- **Problem description**
Only one stretch of the data below is wanted: the lines starting at the one with "SURABAYA - LOMBOK -BALI - MAKASSAR" and ending at the one with "A strong story…", both included, given again exactly.

[Opening Data extracts section]

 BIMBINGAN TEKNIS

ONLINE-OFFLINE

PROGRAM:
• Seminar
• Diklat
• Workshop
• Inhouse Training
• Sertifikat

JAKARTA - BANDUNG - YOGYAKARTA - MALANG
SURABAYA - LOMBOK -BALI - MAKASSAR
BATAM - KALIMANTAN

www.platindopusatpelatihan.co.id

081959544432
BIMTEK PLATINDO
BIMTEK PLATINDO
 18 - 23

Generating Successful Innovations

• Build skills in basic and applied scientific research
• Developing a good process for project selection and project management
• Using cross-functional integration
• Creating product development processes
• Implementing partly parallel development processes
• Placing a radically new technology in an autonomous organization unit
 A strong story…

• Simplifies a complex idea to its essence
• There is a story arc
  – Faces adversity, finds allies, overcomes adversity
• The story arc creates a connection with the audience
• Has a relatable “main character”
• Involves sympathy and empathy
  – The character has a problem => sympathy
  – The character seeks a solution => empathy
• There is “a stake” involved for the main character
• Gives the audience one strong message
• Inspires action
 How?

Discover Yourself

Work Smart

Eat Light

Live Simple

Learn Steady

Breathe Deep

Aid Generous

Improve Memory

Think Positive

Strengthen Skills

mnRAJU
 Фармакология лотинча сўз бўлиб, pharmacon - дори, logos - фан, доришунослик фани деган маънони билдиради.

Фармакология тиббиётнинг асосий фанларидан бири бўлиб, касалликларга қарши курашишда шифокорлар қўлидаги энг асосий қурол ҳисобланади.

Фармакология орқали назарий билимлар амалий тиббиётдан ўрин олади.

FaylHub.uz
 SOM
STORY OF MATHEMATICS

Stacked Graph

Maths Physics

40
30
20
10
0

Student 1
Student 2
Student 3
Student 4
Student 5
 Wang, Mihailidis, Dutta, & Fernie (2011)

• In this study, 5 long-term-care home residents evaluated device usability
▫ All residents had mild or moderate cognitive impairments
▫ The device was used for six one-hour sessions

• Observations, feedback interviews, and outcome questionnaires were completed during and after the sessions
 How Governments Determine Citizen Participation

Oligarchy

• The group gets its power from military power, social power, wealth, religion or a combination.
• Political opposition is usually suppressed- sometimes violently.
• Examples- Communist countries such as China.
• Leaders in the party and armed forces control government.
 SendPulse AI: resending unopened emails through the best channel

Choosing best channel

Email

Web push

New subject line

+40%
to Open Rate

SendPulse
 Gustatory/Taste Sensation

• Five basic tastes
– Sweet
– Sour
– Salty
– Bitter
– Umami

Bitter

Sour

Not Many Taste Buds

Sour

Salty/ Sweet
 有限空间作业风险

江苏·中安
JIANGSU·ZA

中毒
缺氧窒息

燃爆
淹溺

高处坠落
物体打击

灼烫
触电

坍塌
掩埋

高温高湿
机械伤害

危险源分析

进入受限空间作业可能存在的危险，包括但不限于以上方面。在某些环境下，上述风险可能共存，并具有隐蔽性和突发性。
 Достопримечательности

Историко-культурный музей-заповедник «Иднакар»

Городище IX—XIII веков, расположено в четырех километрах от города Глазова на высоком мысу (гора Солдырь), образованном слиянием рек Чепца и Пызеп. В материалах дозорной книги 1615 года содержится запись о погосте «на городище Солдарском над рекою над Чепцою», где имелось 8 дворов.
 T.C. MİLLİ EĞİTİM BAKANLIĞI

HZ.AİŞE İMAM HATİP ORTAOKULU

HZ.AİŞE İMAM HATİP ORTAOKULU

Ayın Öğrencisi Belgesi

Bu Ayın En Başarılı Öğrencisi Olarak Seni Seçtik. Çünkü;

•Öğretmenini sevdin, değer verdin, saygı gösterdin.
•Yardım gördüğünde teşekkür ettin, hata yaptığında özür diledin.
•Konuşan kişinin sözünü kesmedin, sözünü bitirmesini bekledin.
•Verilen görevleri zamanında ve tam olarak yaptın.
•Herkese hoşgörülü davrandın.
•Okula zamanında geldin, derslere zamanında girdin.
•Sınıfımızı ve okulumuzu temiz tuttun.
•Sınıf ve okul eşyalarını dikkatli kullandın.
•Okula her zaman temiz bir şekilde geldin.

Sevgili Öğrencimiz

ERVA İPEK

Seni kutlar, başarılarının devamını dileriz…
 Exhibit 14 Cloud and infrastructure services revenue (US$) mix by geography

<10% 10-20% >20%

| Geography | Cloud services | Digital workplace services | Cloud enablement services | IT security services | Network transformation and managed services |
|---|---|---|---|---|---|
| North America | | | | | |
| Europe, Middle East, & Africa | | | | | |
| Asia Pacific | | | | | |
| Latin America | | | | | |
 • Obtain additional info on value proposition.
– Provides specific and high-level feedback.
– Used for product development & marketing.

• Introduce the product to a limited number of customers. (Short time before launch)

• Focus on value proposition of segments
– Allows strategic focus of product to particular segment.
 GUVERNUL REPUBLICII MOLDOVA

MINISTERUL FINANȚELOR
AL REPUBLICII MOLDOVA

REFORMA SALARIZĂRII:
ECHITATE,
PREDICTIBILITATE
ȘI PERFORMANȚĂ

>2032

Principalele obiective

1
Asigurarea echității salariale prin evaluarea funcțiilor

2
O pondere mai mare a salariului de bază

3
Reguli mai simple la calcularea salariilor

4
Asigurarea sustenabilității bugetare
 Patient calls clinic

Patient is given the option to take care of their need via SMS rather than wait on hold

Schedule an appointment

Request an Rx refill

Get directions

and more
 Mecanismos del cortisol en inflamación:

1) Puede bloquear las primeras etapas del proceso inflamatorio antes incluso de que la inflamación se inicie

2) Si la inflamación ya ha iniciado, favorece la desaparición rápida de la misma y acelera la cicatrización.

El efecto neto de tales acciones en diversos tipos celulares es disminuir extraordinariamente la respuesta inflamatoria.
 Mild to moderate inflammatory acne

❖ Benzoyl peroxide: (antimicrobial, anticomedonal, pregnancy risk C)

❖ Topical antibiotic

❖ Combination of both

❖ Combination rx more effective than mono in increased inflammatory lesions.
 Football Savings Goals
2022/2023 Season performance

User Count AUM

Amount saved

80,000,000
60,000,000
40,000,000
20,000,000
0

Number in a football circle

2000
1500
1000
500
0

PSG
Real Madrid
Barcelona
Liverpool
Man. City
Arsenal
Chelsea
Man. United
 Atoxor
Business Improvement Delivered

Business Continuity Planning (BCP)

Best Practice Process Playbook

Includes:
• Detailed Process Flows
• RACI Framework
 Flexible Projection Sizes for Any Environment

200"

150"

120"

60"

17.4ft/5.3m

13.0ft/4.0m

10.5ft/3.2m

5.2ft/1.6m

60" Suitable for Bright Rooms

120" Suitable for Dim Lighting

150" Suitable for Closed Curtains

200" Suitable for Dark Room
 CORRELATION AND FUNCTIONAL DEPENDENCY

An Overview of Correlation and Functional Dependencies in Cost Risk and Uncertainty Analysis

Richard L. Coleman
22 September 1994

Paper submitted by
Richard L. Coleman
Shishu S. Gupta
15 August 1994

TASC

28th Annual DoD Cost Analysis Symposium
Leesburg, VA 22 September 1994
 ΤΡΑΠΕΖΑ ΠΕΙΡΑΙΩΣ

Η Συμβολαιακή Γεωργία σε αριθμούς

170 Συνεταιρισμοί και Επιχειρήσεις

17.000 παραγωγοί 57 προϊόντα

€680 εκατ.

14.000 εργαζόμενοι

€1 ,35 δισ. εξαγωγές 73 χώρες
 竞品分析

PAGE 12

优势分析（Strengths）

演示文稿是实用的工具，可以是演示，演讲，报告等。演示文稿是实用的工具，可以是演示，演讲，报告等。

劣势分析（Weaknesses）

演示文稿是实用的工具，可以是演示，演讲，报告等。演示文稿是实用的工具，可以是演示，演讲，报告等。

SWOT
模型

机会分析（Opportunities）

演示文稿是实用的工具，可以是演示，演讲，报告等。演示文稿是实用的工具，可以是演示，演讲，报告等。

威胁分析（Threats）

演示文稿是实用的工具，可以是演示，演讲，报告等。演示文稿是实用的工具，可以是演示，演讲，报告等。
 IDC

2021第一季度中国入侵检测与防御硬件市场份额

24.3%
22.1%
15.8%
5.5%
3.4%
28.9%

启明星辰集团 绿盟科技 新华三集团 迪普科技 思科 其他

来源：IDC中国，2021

[Closing Data extracts section]

- **Output**
SURABAYA - LOMBOK -BALI - MAKASSAR
BATAM - KALIMANTAN

www.platindopusatpelatihan.co.id

081959544432
BIMTEK PLATINDO
BIMTEK PLATINDO
 18 - 23

Generating Successful Innovations

• Build skills in basic and applied scientific research
• Developing a good process for project selection and project management
• Using cross-functional integration
• Creating product development processes
• Implementing partly parallel development processes
• Placing a radically new technology in an autonomous organization unit
 A strong story…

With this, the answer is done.